Die im Februar eingebrachte Gesetzesvorlage 487 war vielversprechend und wurde im April vom ersten Ausschuss einstimmig verabschiedet. Der Gesetzesentwurf hätte es Floridas Finanzchef und dem staatlichen Verwaltungsausschuss erlaubt, bis zu 10 % der wichtigsten öffentlichen Mittel, einschließlich der allgemeinen Einnahmen und des Haushaltsstabilisierungsfonds, in Bitcoin zu investieren. Sein Gegenstück, SB 550, verfolgte dieselben Ziele, kam aber nicht voran.
Staaten ziehen sich zurück, da Bitcoin-Finanzierungsvorstoß scheitert
Florida reiht sich nun in eine wachsende Liste von Bundesstaaten ein - darunter Wyoming, South Dakota, Montana und Oklahoma -, in denen ähnliche Gesetze keine endgültige Zustimmung erhalten haben. In Oklahoma zum Beispiel durchlief HB 1203 mehrere Phasen, bevor er im Ausschuss aufgrund parteiübergreifender Bedenken scheiterte.

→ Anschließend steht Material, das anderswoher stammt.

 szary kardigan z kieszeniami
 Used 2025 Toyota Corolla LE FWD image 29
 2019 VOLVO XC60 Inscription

Trotz des anfänglichen Enthusiasmus sind viele dieser Bestrebungen wegen der Marktvolatilität, der Unklarheit der Vorschriften und der wahrgenommenen Haushaltsrisiken auf Widerstand gestoßen.
Arizona ist noch im Spiel - aber mit Hürden konfrontiert
Arizona ist nach wie vor einer der wenigen Bundesstaaten mit aktiver Gesetzgebung. Während Gouverneurin Katie Hobbs am 28. April ihr Veto gegen SB 1025 einlegte und sich dabei auf fiskalische Bedenken und die Unerprobtheit digitaler Vermögenswerte berief, sind andere Gesetzesentwürfe wie HB 2749 und SB 1373 noch in Kraft. Diese zielen darauf ab, eine Krypto-Reserve mit nicht beanspruchten Immobiliengewinnen zu finanzieren und Investitionen in digitale Vermögenswerte von bis zu 10 % der staatlichen Mittel zu genehmigen.

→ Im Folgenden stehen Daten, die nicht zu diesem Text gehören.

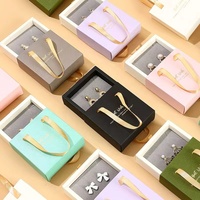 Chine Boîte à bijoux rigide en matériaux recyclés personnalisés en gros Boîtes d'emballage de cadeau de mariage en mousse à poignée pliante Fabricants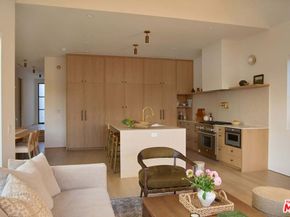 7841 Stewart Avenue, Los Angeles CA 90045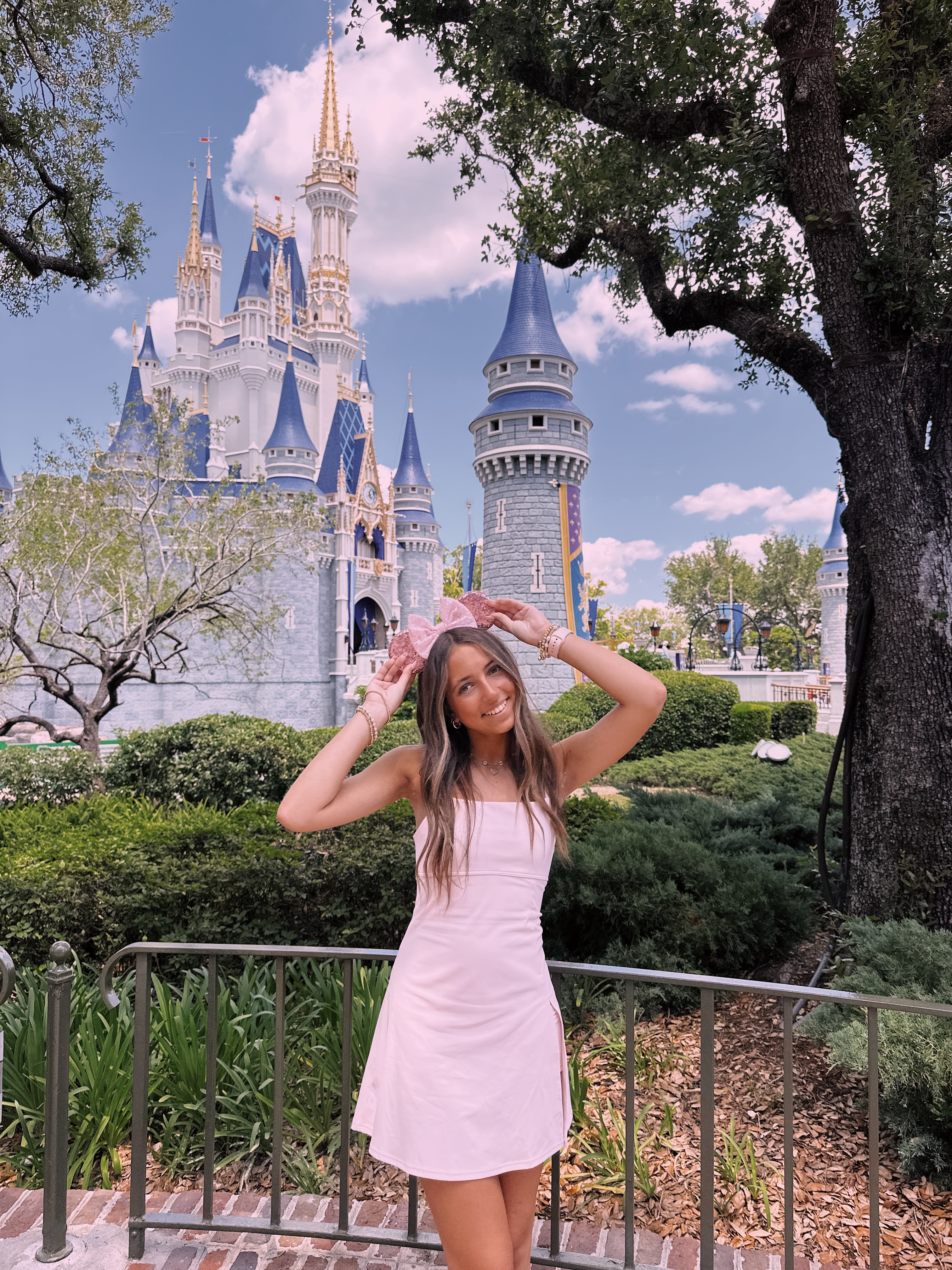  Ella’s adorable athletic dress she wore to the Magic Kingdom! In the XS.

Die Rückschläge deuten darauf hin, dass Bitcoin zwar in Finanzkreisen immer mehr Anerkennung findet, seine Integration in die öffentlichen Finanzen aber nach wie vor umstritten ist und einen schweren Stand hat.
Kürzlich schrieben wir, dass die Gouverneurin von Arizona, Katie Hobbs, ihr Veto gegen die Senate Bill 1025 eingelegt hat, die es dem Staat erlaubt hätte, Bitcoin als Teil seiner offiziellen Reserven zu halten.